### Objectif a
Selon l'extrait du texte, à quelles collections Placide Deseille a-t-il collaboré ?

───── Extrait du texte

De l’Orient à l’Occident. Orthodoxie et catholicisme

Placide Deseille
Œcuménisme - Recenseur : Gauthier Kirsch

Paru l’année de la mort de son auteur, ce recueil d’écrits brefs de Placide Deseille sur les rapports entre orthodoxie et catholicisme est précédé d’une autobiographie en guise d’introduction : « Étapes d’un pèlerinage ». C’est ainsi que notre auteur relit son parcours vers le baptême orthodoxe, et par extension, ce que devrait être le trajet des autres confessions chrétiennes. Car P. Deseille, ancien moine cistercien, bon érudit, collaborateur des collections « Sources chrétiennes » et « Spiritualité orientale », mesure la qualité du christianisme à la seule proximité avec « les Pères », cette référence ultime des auteurs orthodoxes.

Ses écrits sont, il est vrai, témoins d’une bonne recherche historique et souvent nuancés. Il y a de vrais arguments avancés et, de ce point de vue, ces textes sont fort intéressants. Mais la thèse soutenue est évidemment des plus contestables : l’œcuménisme – sans parler du dialogue interreligieux ! – est une illusion, seule compte la conversion à l’orthodoxie pour unifier les chrétiens.

──────────

### Objectif b
Dans les enregistrements, recopiez uniquement les lignes en commençant à celle qui contient « From the photograph here, which one of » et en terminant à celle qui contient « 6754 millimetres », bornes comprises. Substituez « lens » à « camera » et ne modifiez rien d'autre.

───── Données fournies

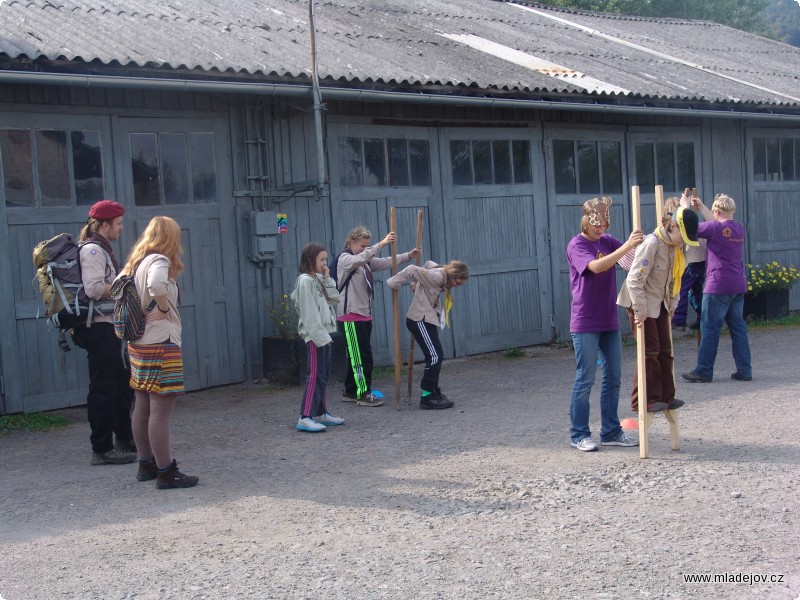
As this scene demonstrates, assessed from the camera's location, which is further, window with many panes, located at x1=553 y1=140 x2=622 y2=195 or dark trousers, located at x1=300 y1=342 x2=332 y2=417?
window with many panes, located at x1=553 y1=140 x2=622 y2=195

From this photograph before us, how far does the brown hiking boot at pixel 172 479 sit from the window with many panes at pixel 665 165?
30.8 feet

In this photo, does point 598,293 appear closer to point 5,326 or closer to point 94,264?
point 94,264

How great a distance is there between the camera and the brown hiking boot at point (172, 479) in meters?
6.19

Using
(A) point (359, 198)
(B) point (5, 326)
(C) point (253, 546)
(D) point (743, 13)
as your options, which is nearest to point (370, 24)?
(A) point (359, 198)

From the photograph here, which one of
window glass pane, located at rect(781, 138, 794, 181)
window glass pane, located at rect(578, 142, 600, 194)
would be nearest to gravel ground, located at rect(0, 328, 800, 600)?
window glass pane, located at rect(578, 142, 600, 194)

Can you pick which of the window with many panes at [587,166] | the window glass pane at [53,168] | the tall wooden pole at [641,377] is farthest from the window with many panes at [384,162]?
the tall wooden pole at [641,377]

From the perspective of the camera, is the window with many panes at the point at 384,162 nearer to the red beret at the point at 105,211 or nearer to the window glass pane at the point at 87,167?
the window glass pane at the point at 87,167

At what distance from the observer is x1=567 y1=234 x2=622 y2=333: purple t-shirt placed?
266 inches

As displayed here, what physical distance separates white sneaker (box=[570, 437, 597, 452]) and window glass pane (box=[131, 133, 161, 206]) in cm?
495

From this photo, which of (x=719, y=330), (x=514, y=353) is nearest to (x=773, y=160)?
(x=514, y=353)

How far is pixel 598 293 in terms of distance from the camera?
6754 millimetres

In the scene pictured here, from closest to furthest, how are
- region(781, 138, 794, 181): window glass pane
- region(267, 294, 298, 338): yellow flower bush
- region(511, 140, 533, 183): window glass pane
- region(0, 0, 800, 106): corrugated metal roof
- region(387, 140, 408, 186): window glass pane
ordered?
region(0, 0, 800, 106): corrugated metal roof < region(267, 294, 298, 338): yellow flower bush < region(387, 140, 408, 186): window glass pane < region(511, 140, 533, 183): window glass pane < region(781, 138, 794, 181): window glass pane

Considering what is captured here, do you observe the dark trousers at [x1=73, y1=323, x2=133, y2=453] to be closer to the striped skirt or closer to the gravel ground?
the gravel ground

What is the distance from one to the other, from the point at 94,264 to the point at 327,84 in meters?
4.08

──────────
───── Données fournies

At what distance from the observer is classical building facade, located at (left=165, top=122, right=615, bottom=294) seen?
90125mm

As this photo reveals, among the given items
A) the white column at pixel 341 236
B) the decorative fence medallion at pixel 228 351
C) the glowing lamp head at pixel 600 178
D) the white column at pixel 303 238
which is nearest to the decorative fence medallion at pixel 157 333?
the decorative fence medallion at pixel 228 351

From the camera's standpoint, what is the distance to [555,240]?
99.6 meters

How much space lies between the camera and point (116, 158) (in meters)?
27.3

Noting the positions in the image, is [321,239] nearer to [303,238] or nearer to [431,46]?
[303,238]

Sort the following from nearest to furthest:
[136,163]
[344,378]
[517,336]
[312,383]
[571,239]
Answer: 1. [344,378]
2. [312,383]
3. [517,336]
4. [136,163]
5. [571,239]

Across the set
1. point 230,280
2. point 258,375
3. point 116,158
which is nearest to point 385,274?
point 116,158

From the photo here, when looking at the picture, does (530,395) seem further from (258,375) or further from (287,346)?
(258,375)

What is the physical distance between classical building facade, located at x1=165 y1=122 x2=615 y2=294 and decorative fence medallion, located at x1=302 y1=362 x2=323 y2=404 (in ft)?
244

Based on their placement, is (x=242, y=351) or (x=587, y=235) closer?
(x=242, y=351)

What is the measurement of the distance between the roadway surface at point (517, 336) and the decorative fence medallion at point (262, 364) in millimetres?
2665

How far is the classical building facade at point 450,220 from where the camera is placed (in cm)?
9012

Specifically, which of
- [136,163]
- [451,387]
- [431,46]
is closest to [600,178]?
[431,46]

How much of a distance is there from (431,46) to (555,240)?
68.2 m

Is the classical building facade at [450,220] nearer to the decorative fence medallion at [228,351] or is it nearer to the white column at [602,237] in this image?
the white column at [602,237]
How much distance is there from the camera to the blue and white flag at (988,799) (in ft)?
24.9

──────────

### Sortie attendue a
Aux collections « Sources chrétiennes » et « Spiritualité orientale ».

### Sortie attendue b
From the photograph here, which one of
window glass pane, located at rect(781, 138, 794, 181)
window glass pane, located at rect(578, 142, 600, 194)
would be nearest to gravel ground, located at rect(0, 328, 800, 600)?
window glass pane, located at rect(578, 142, 600, 194)

Can you pick which of the window with many panes at [587,166] | the window glass pane at [53,168] | the tall wooden pole at [641,377] is farthest from the window with many panes at [384,162]?
the tall wooden pole at [641,377]

From the perspective of the lens, is the window with many panes at the point at 384,162 nearer to the red beret at the point at 105,211 or nearer to the window glass pane at the point at 87,167?
the window glass pane at the point at 87,167

At what distance from the observer is x1=567 y1=234 x2=622 y2=333: purple t-shirt placed?
266 inches

As displayed here, what physical distance separates white sneaker (box=[570, 437, 597, 452]) and window glass pane (box=[131, 133, 161, 206]) in cm?
495

From this photo, which of (x=719, y=330), (x=514, y=353) is nearest to (x=773, y=160)?
(x=514, y=353)

How far is pixel 598 293 in terms of distance from the lens?
6754 millimetres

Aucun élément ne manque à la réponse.